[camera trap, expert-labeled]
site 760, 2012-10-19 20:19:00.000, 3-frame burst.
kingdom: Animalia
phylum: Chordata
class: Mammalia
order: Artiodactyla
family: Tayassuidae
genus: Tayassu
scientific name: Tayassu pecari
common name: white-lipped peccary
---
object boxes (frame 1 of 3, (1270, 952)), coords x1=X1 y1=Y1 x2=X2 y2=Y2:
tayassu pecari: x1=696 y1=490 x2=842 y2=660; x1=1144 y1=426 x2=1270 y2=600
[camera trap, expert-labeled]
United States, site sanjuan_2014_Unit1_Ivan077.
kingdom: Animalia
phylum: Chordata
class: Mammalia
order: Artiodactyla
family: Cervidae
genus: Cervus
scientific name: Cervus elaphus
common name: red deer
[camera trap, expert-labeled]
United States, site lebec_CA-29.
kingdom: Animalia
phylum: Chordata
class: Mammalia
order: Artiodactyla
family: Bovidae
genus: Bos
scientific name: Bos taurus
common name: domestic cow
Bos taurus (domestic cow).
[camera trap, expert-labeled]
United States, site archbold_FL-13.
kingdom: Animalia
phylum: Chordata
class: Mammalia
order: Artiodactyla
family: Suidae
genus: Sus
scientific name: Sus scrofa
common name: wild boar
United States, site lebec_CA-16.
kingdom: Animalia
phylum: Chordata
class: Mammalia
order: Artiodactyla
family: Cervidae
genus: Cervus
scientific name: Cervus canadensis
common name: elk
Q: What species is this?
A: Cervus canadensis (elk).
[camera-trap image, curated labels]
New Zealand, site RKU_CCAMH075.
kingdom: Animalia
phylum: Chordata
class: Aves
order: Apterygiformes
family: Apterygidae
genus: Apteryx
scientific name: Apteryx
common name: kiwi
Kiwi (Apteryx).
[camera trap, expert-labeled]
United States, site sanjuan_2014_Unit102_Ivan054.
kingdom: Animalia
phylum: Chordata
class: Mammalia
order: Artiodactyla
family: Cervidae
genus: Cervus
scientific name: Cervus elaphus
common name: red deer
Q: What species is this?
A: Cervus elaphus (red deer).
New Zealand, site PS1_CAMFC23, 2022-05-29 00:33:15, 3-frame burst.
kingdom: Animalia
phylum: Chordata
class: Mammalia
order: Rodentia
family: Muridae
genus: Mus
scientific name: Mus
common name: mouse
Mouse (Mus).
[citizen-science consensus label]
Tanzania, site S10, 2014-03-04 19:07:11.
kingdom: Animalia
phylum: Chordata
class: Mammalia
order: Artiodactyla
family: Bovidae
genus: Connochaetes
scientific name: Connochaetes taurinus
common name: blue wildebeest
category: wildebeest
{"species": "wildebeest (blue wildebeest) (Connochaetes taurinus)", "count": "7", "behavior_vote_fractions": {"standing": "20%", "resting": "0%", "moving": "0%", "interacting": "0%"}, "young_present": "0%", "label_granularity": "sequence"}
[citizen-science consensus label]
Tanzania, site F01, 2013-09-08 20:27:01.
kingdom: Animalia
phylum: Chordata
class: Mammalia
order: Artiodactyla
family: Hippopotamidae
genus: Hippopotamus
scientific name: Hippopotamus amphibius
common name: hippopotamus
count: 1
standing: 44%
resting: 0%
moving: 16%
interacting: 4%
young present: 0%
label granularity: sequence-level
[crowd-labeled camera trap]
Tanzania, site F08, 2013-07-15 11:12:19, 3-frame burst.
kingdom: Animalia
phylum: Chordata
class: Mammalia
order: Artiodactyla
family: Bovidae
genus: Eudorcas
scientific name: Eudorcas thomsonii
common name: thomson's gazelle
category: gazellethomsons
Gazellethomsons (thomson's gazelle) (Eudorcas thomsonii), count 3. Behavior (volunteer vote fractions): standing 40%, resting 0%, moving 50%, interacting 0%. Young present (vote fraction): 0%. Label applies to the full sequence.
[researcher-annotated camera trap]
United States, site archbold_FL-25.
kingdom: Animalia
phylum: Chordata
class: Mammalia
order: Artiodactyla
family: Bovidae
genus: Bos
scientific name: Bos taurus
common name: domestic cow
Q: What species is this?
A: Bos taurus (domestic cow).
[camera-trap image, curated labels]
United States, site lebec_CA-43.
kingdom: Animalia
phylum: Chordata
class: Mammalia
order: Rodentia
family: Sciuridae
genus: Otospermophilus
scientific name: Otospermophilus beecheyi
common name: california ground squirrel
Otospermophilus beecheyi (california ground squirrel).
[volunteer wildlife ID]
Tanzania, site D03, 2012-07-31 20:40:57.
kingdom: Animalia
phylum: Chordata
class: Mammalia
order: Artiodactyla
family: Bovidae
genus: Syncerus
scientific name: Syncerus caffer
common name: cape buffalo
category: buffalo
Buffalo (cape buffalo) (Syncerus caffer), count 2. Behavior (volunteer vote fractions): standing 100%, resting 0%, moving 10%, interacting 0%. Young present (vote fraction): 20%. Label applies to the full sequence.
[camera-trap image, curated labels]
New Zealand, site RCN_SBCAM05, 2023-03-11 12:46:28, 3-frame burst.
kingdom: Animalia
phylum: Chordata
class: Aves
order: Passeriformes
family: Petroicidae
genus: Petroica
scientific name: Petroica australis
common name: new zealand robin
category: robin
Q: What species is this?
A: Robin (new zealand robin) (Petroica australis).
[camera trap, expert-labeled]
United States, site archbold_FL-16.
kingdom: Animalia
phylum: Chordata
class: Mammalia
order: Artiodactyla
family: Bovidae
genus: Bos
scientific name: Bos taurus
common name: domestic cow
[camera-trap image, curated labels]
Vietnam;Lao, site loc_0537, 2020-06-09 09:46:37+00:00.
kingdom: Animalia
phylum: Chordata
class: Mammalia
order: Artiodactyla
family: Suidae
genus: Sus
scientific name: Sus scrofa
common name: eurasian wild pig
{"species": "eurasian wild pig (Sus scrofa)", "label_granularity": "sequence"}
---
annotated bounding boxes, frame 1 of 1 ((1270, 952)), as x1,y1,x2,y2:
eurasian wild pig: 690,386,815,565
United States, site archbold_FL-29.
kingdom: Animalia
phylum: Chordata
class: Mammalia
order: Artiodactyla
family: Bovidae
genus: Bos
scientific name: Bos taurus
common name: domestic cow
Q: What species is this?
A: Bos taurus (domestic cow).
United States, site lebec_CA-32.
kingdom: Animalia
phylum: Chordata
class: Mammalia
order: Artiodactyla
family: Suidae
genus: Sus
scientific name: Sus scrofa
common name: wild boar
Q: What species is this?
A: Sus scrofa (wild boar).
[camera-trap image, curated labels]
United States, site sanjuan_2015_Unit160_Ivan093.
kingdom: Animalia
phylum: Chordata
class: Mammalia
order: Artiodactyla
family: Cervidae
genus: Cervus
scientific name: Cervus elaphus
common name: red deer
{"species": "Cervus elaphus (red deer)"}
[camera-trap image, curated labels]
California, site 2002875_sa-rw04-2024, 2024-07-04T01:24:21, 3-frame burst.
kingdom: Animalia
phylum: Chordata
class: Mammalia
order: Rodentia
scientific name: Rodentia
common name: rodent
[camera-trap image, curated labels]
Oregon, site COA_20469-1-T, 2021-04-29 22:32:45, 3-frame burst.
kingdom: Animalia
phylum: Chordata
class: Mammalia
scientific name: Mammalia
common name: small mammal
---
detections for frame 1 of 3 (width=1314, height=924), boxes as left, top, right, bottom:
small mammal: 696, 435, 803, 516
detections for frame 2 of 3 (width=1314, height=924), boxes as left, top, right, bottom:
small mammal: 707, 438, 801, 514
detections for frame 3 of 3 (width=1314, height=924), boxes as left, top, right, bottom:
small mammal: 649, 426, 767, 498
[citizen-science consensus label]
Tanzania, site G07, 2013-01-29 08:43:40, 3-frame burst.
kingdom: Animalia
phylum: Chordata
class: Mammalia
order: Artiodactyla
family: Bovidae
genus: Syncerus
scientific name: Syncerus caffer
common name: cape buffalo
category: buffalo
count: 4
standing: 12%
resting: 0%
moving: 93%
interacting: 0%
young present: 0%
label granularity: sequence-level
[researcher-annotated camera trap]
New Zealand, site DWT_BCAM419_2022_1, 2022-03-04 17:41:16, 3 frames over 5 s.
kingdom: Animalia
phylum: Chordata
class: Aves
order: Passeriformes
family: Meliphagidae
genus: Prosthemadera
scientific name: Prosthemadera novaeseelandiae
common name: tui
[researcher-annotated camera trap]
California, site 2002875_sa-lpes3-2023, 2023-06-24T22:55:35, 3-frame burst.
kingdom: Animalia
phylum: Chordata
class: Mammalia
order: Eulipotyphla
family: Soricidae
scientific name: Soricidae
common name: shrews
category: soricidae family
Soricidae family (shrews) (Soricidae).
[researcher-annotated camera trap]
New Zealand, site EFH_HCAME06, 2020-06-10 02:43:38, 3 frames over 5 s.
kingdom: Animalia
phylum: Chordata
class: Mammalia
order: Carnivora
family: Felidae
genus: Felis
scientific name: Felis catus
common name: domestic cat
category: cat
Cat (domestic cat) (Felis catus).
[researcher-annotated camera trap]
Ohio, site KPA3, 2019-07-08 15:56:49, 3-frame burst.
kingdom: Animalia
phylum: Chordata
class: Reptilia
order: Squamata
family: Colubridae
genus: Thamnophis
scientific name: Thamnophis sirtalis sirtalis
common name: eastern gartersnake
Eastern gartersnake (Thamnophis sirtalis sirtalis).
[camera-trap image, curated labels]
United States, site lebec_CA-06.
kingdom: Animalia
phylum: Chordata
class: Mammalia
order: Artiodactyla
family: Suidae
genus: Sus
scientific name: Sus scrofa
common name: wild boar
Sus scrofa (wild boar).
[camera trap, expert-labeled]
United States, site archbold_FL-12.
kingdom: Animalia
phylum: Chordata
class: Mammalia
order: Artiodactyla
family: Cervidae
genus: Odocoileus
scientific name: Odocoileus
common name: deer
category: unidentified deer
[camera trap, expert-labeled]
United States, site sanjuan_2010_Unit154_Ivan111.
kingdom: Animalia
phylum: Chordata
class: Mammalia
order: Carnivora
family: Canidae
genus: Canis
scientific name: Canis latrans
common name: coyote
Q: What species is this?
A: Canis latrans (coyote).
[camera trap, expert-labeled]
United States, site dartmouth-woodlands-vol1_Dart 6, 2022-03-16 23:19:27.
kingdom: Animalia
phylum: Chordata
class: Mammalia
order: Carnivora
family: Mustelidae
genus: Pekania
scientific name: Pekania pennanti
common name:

**Exercise objective**
Everything from the first line of the material through the line containing "United States, site archbold_FL-13." is to be printed exactly; lines after that are to be left out.

**Solution for this problem**
[camera trap, expert-labeled]
site 760, 2012-10-19 20:19:00.000, 3-frame burst.
kingdom: Animalia
phylum: Chordata
class: Mammalia
order: Artiodactyla
family: Tayassuidae
genus: Tayassu
scientific name: Tayassu pecari
common name: white-lipped peccary
---
object boxes (frame 1 of 3, (1270, 952)), coords x1=X1 y1=Y1 x2=X2 y2=Y2:
tayassu pecari: x1=696 y1=490 x2=842 y2=660; x1=1144 y1=426 x2=1270 y2=600
[camera trap, expert-labeled]
United States, site sanjuan_2014_Unit1_Ivan077.
kingdom: Animalia
phylum: Chordata
class: Mammalia
order: Artiodactyla
family: Cervidae
genus: Cervus
scientific name: Cervus elaphus
common name: red deer
[camera trap, expert-labeled]
United States, site lebec_CA-29.
kingdom: Animalia
phylum: Chordata
class: Mammalia
order: Artiodactyla
family: Bovidae
genus: Bos
scientific name: Bos taurus
common name: domestic cow
Bos taurus (domestic cow).
[camera trap, expert-labeled]
United States, site archbold_FL-13.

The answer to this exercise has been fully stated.